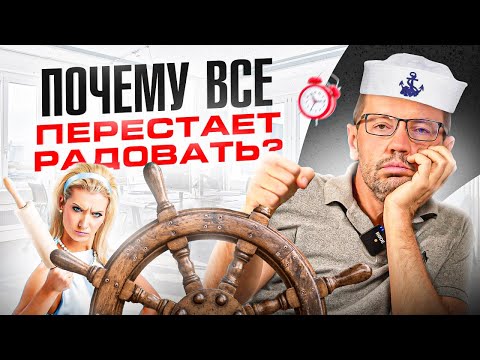 Видео: Жизнь НЕ радует! С годами перестаёт всё нравится. ПОЧЕМУ?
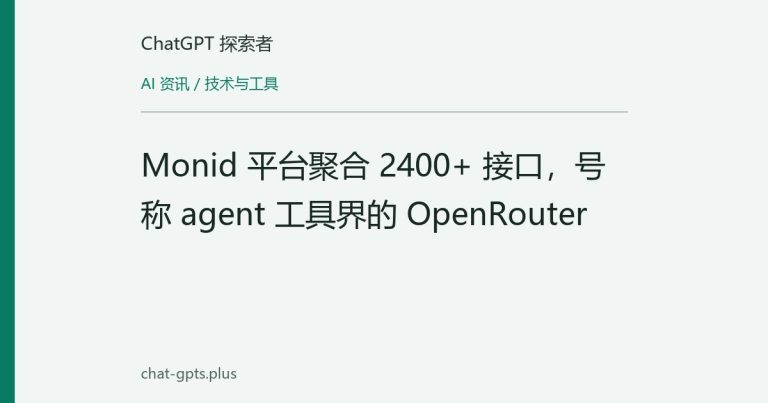 Monid 平台聚合 2400+ 接口，号称 agent 工具界的 OpenRouter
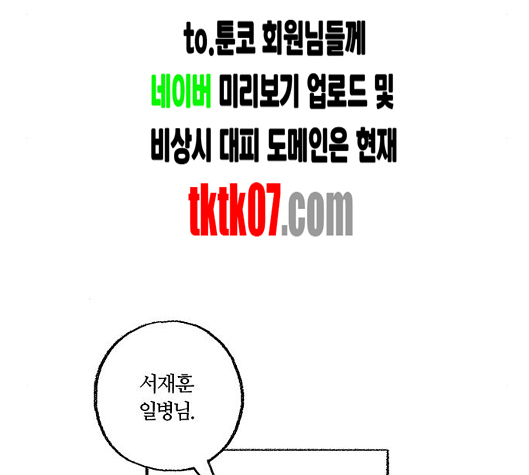 Study Group Ch.88 p54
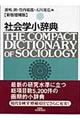 社会学小辞典 新版増補版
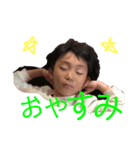 サクたん（個別スタンプ：6）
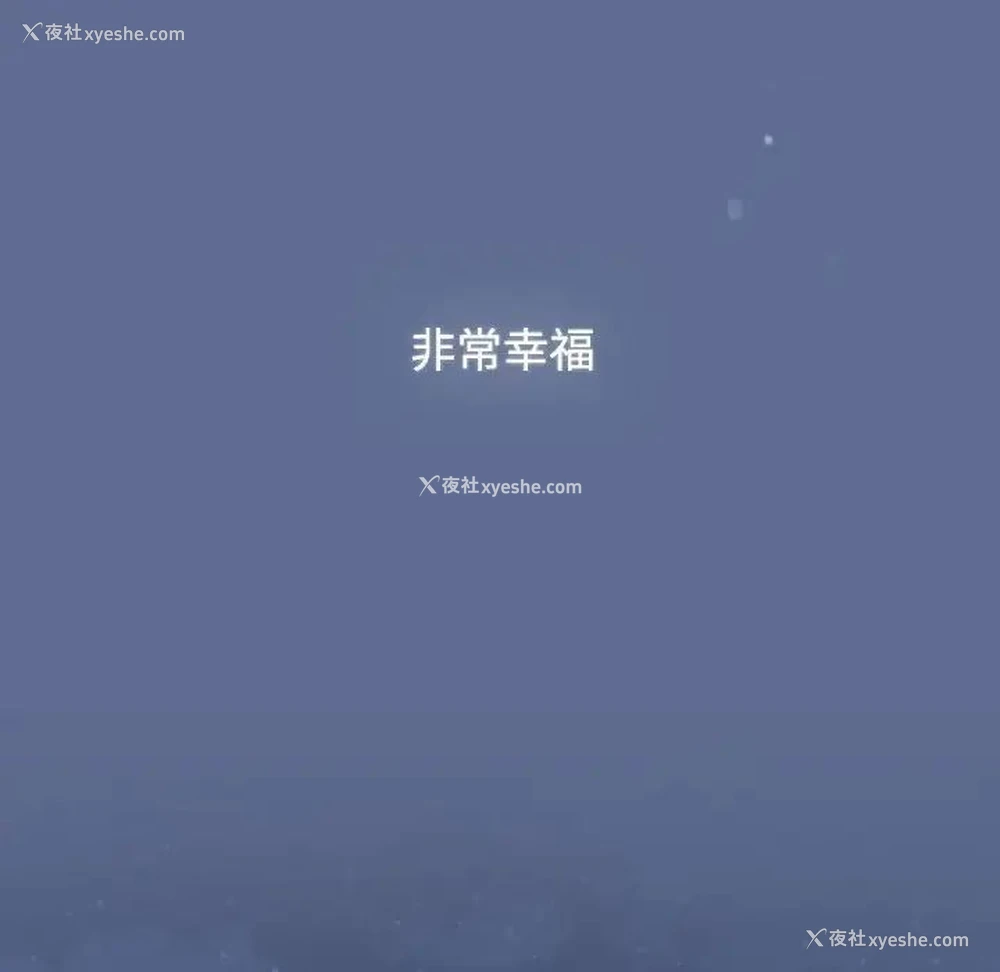 284P - 小孩子才做选择 - 韩国漫画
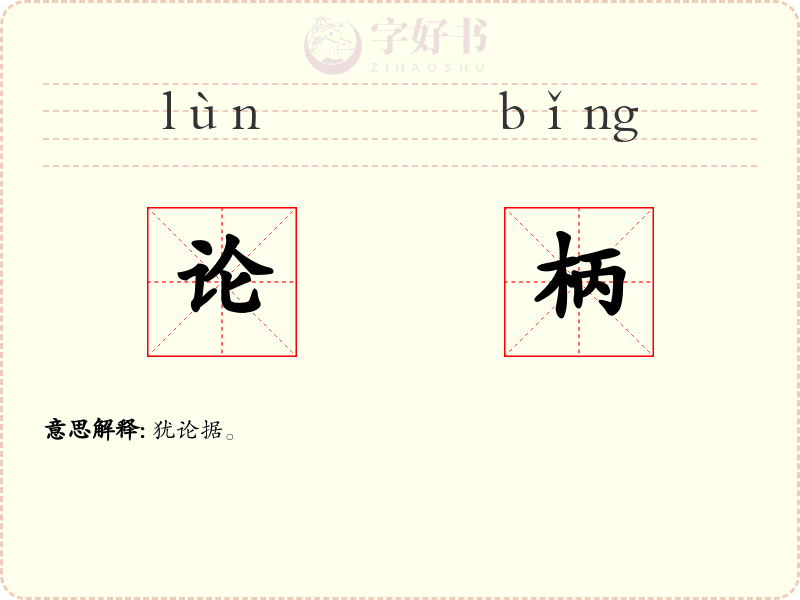 论柄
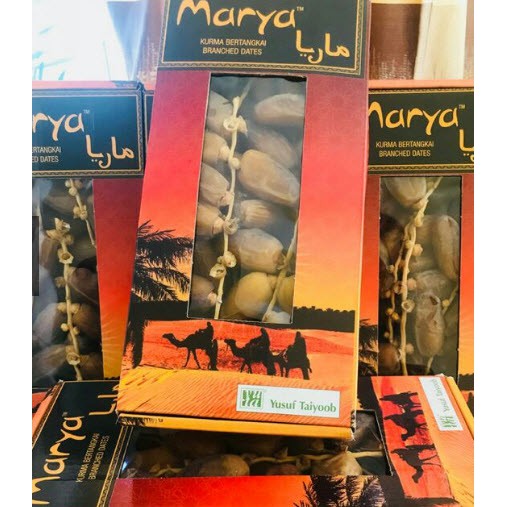 อินทผาลัมอบแห้ง  marya (ขนาด 400 กรัม) ขายส่ง ราคาถูก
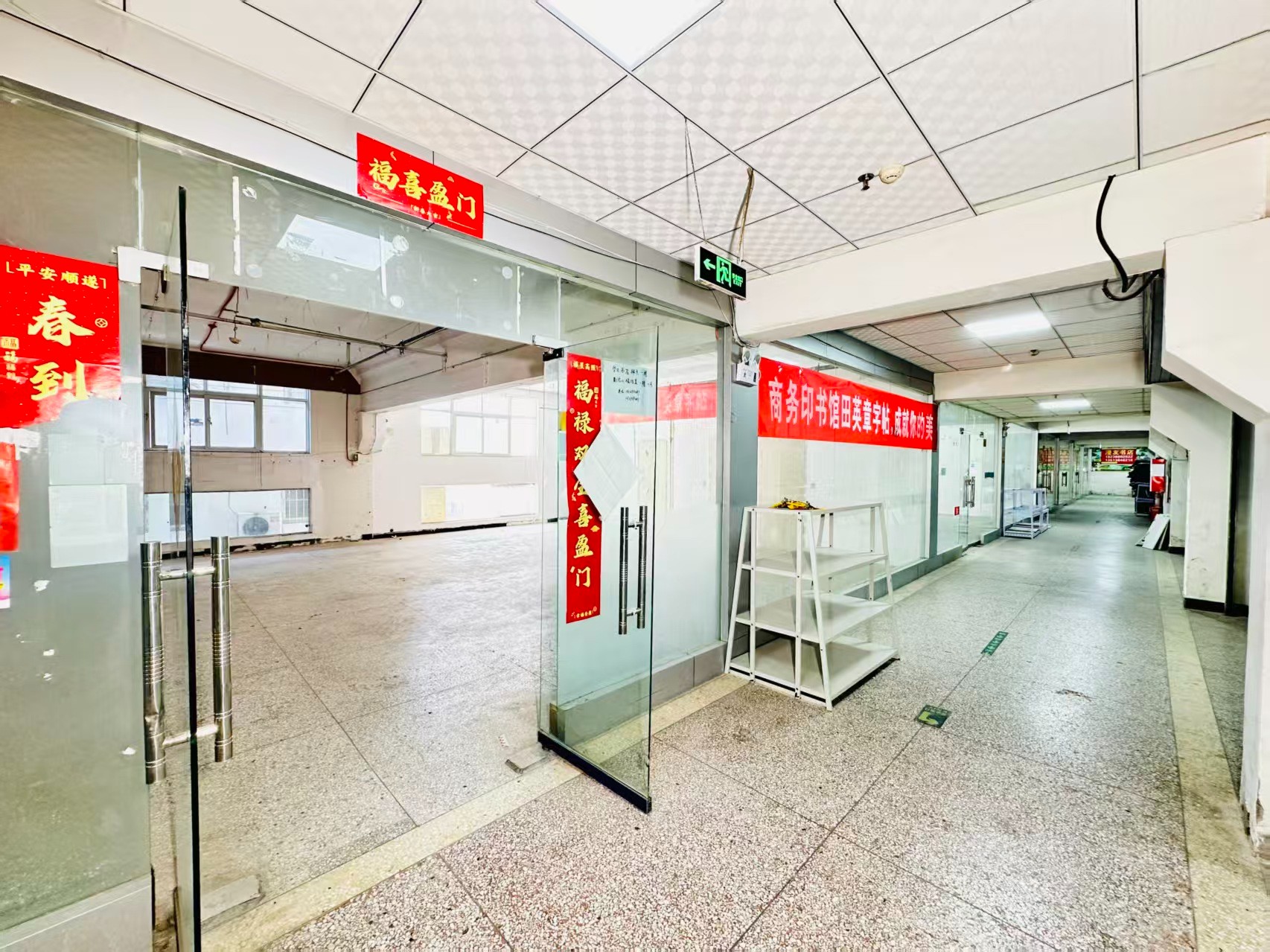 卓飞路打造AI赋能新商业，构建创新创业新生态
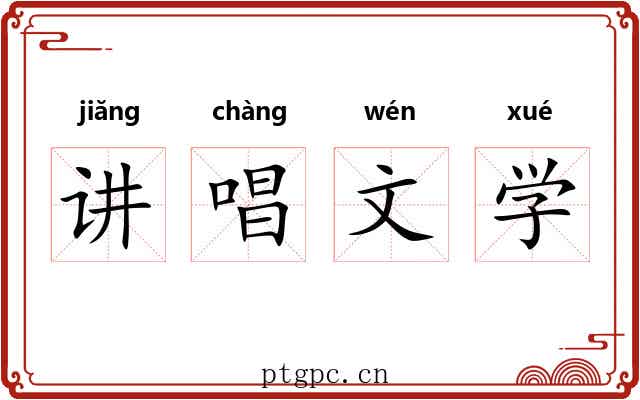 讲唱文学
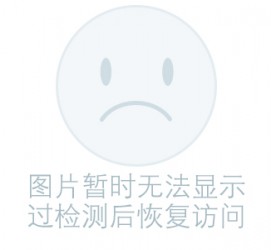 新沂关于兼职黄某然模特的信息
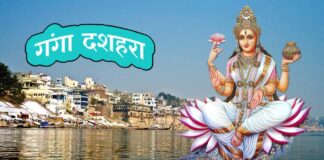 गंगा दशहरा पर दुर्लभ शुभ योगों का महासंयोग और मंदिरों में सजेगी झांकियां Ganga Dussehra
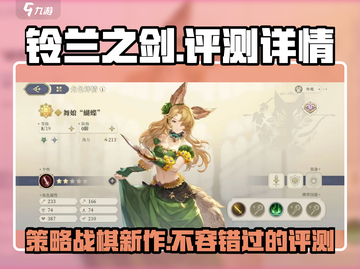 铃兰之剑🔥超详细评测来了！玩前必看👇截图1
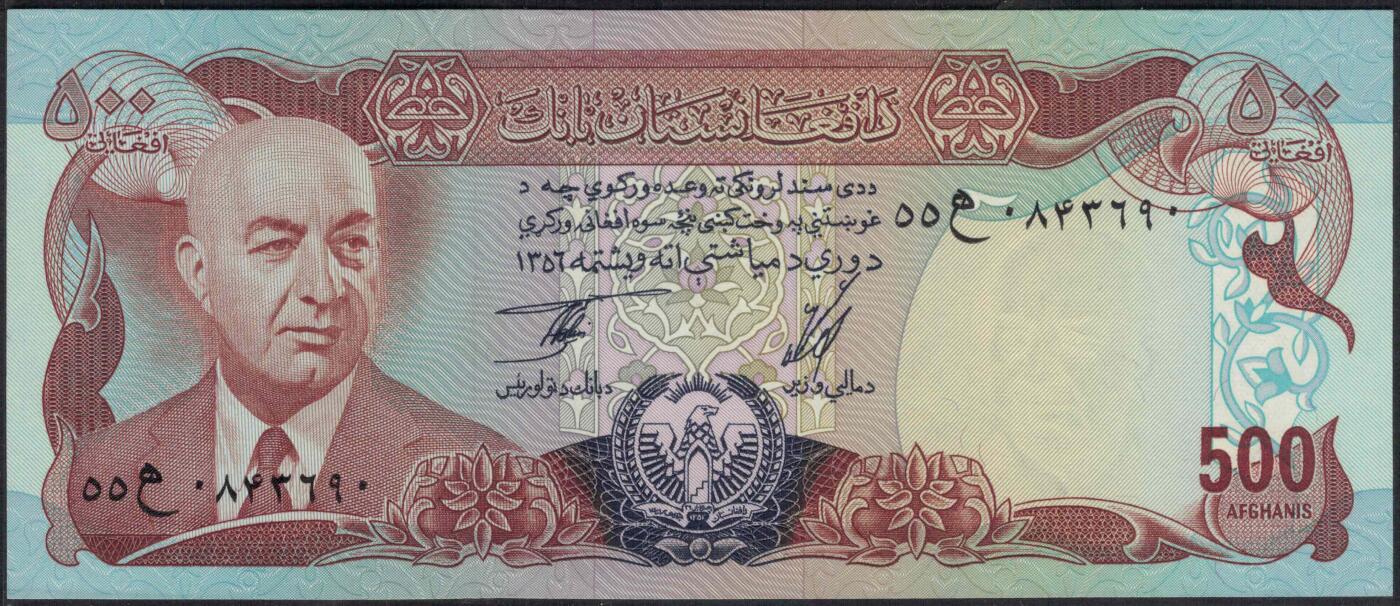 阿富汗1977年500尼 P-52 阿历1356年 亚洲 实物图 UNC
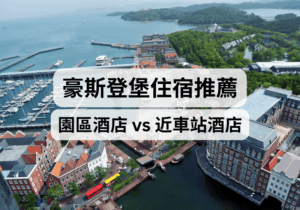 【九州豪斯登堡住宿攻略】玩豪斯登堡住哪好？2026豪斯登堡住宿推薦！園區酒店vs近車站酒店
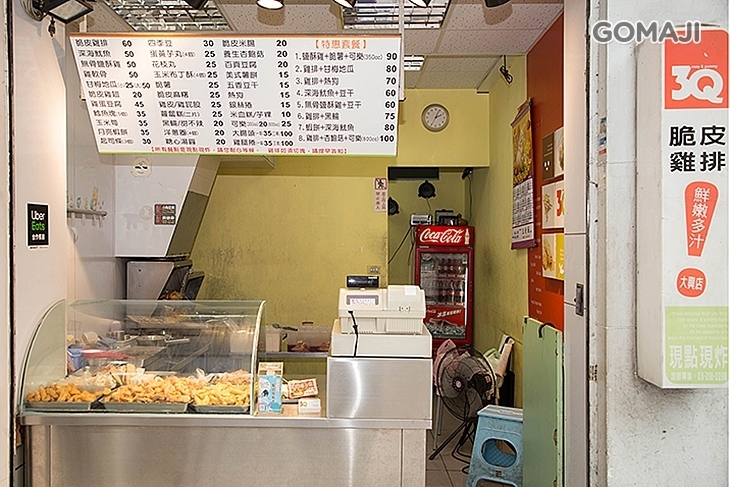 3Q脆皮雞排(大興店)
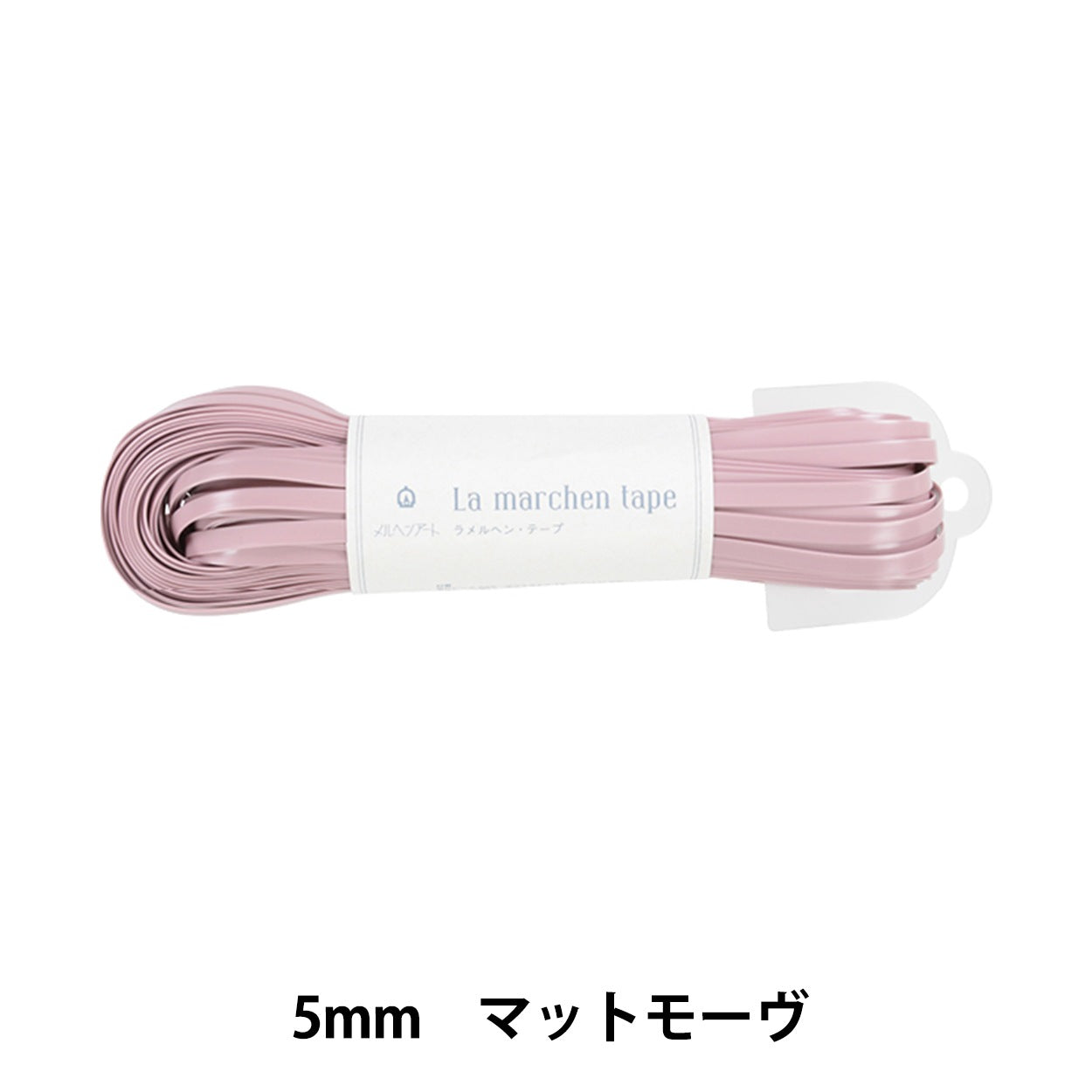 Шнур для рукоделия "Ramel Hen Tape 5mm 30m Matmove" Marchenart Fairy Art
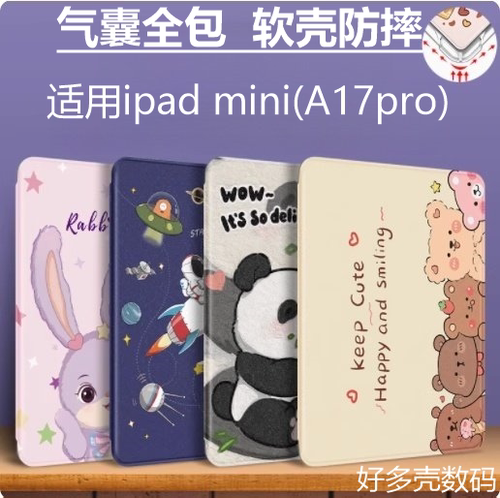 适用ipadminia17pro保护套全包8.3寸苹果ipad平板电脑minia17por新款ipadmini透明a17p气囊ipada迷你mini外壳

Instructions to follow: Would you return the data exactly as written, without the pictures?

Task solution:
 Видео: Жизнь НЕ радует! С годами перестаёт всё нравится. ПОЧЕМУ?
 Monid 平台聚合 2400+ 接口，号称 agent 工具界的 OpenRouter
 Study Group Ch.88 p54
 社会学小辞典 新版増補版
 サクたん（個別スタンプ：6）
 284P - 小孩子才做选择 - 韩国漫画
 论柄
 อินทผาลัมอบแห้ง  marya (ขนาด 400 กรัม) ขายส่ง ราคาถูก
 卓飞路打造AI赋能新商业，构建创新创业新生态
 讲唱文学
 新沂关于兼职黄某然模特的信息
 गंगा दशहरा पर दुर्लभ शुभ योगों का महासंयोग और मंदिरों में सजेगी झांकियां Ganga Dussehra
 铃兰之剑🔥超详细评测来了！玩前必看👇截图1
 阿富汗1977年500尼 P-52 阿历1356年 亚洲 实物图 UNC
 【九州豪斯登堡住宿攻略】玩豪斯登堡住哪好？2026豪斯登堡住宿推薦！園區酒店vs近車站酒店
 3Q脆皮雞排(大興店)
 Шнур для рукоделия "Ramel Hen Tape 5mm 30m Matmove" Marchenart Fairy Art
 适用ipadminia17pro保护套全包8.3寸苹果ipad平板电脑minia17por新款ipadmini透明a17p气囊ipada迷你mini外壳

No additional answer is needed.